The photographs in this posting are for illustration purposes only, and are not photos of the person named in the article.
Ashley Skiby, 22, went into the Connected Wireless store at the Gateway Mall in Salt Lake City, Utah, to trade in her old phone for credit toward a new phone and Sprint calling plan. At the time her phone was dead, so she told store manager Matthew Kuyath she wanted to recharge it and delete some photos of herself of a "sensitive nature." Kuyath assured her no one would look at her photos, that they were done as a "mass deletion."
A few days later Skiby went back to the store with a relative, and saw another employee helping a customer delete photos from a phone. She saw her old phone sitting where she'd left it. She again expressed her desire to delete the photos, but Kuyath told her that the phone was now property of Sprint.
Less than a month later Ashley Skiby bumped into Matthew Kuyath at the mall. After a conversation, Kuyath got out his phone and showed Skiby several of the pictures she'd been worried about, now displayed on his phone. Later on that day Kuyath sent Skiby a message containing one of her pictures.
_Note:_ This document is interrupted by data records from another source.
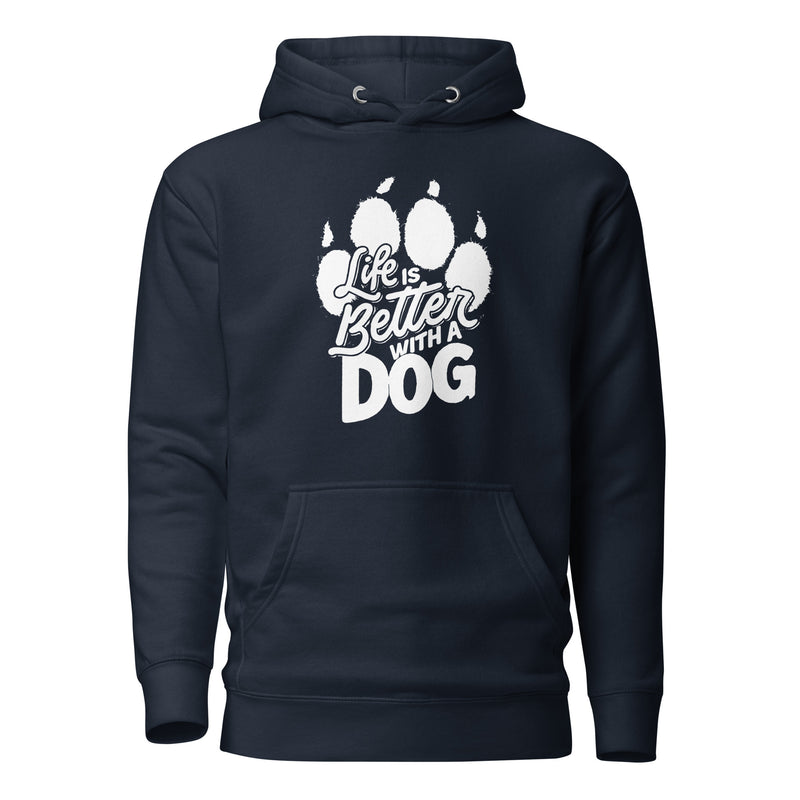 Life is Better with a Dog Unisex Hoodie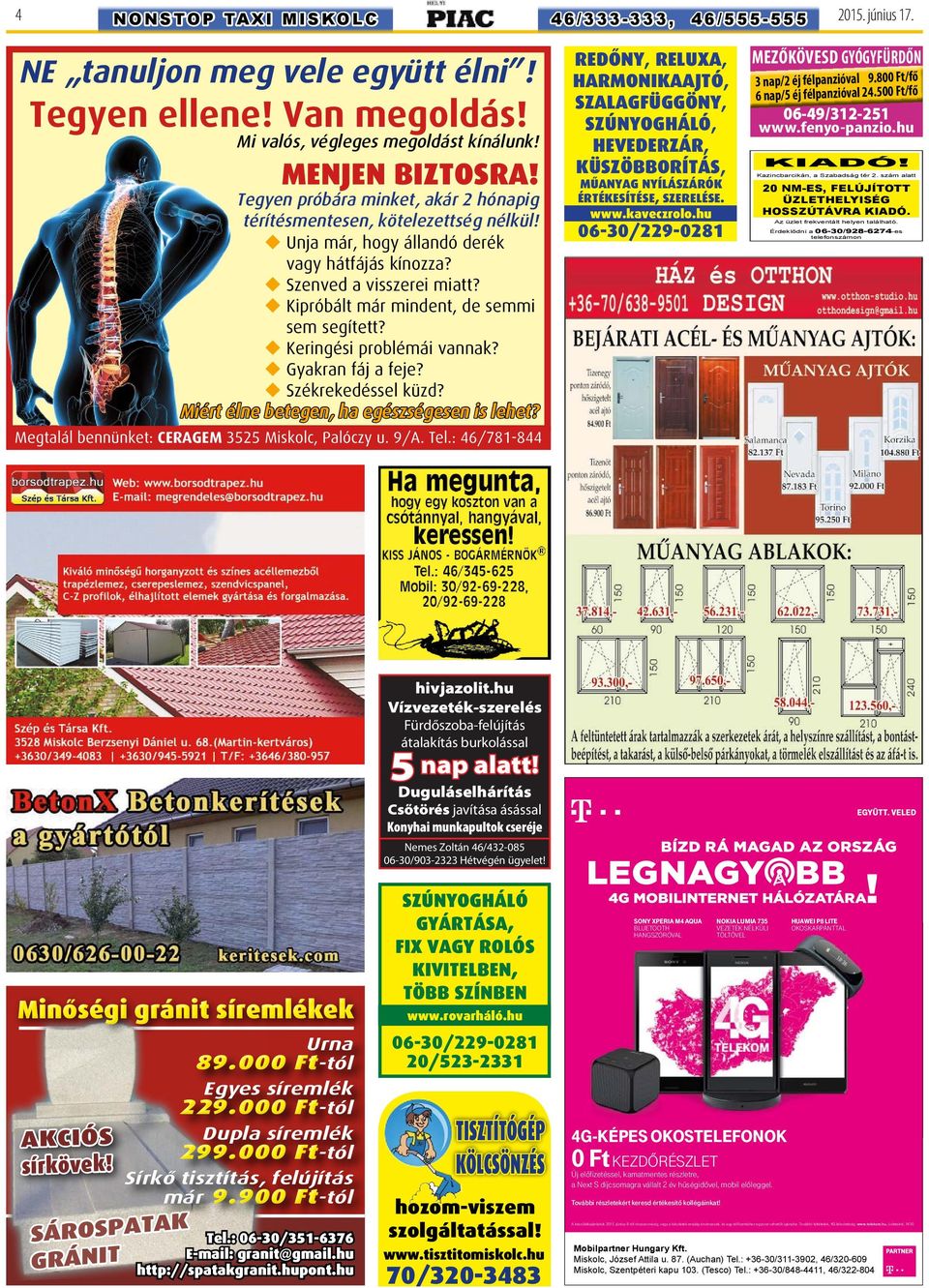 Tegyen próbára minket, akár 2 hónapig 41-46-ig térítésmentesen, kötelezettség nélkül! 2014. május 7. u Unja már, hogy állandó derék vagy hátfájás kínozza? CARTOUR UTAZÁSI IRODAa visszerei miatt?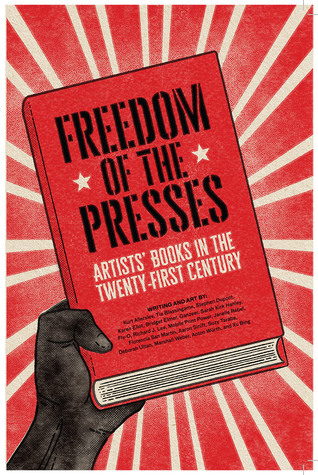 Freedom of the Presses: Artists' Books in the Twenty-First Century (Paperback)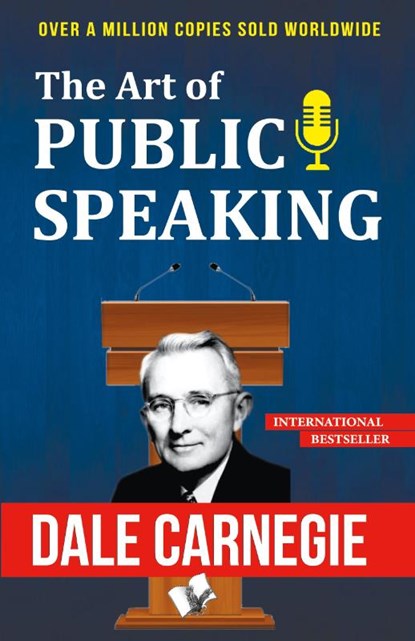 The Art of Public Speaking, Dale Carnegie - Paperback - 9789357943260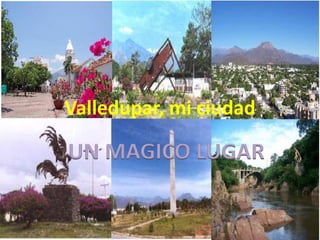 Valledupar, mi ciudad UN MAGICO LUGAR 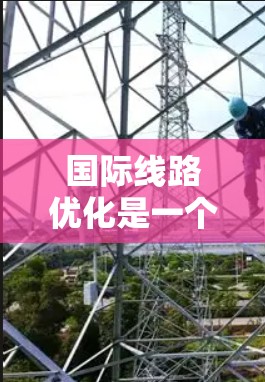国际线路优化是一个复杂而重要的过程,涉及多方面的因素和策略。以下是对优化国际线路的分步骤说明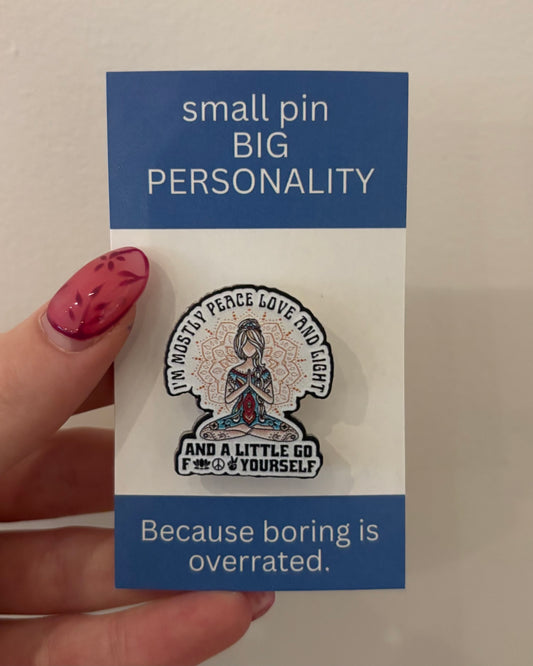 I'm mostly Peace, Love & Light Enamel Pin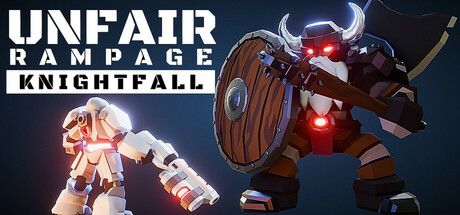 Unfair Rampage: Knightfall Steam header image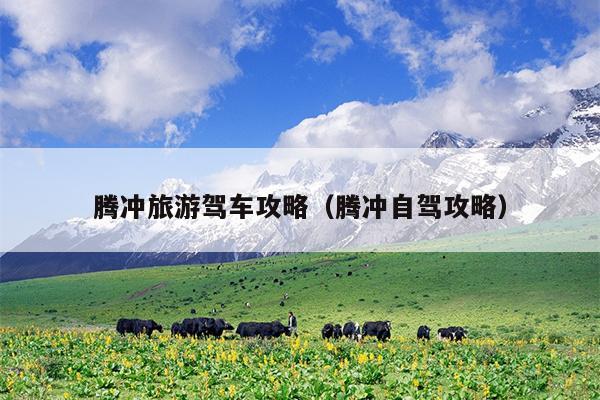 腾冲旅游驾车攻略（腾冲自驾攻略）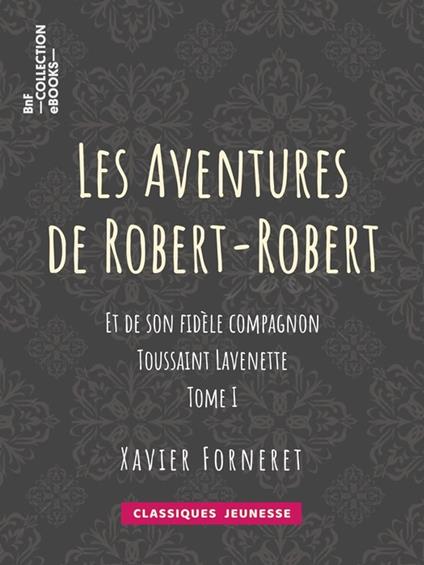 Les Aventures de Robert-Robert - Louis Desnoyers - ebook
According to The Salt Lake Tribune of November 2, 2009, in a copyrighted article by Erin Alberty, Skiby is suing Sprint-Nextel and the store. Matthew Kuyath, who is a convicted sex offender, was fired from the Connected Wireless store earlier this year.
This should be a cautionary tale about the dangers of taking pictures of yourself that you wouldn't want others to see.
I have a feeling many of these pictures, available on several web sites on the Internet, weren't meant to be seen in public. In many cases I believe that girls take pictures of themselves for boyfriends or husbands, either at the guy's request or as a way of being provocative. At some point those pictures might "escape" the private domain and become public property on the far-reaching world wide web.
The pictures I've used as examples are actually tame. If you've seen many of these pictures you know there are a lot out there that show a whole lot more than these.
First of all, girls, thank you for taking these pictures so I can see them. Sorry if you're embarrassed, but if it helps, you're beautiful.
Second, when you take these pictures and send them to someone just figure you are sending them out to the entire world. As soon as you say, "Now, don't show these to anyone...these are just for you," your boyfriend is hitting the upload button to a site that specializes in this sort of photo.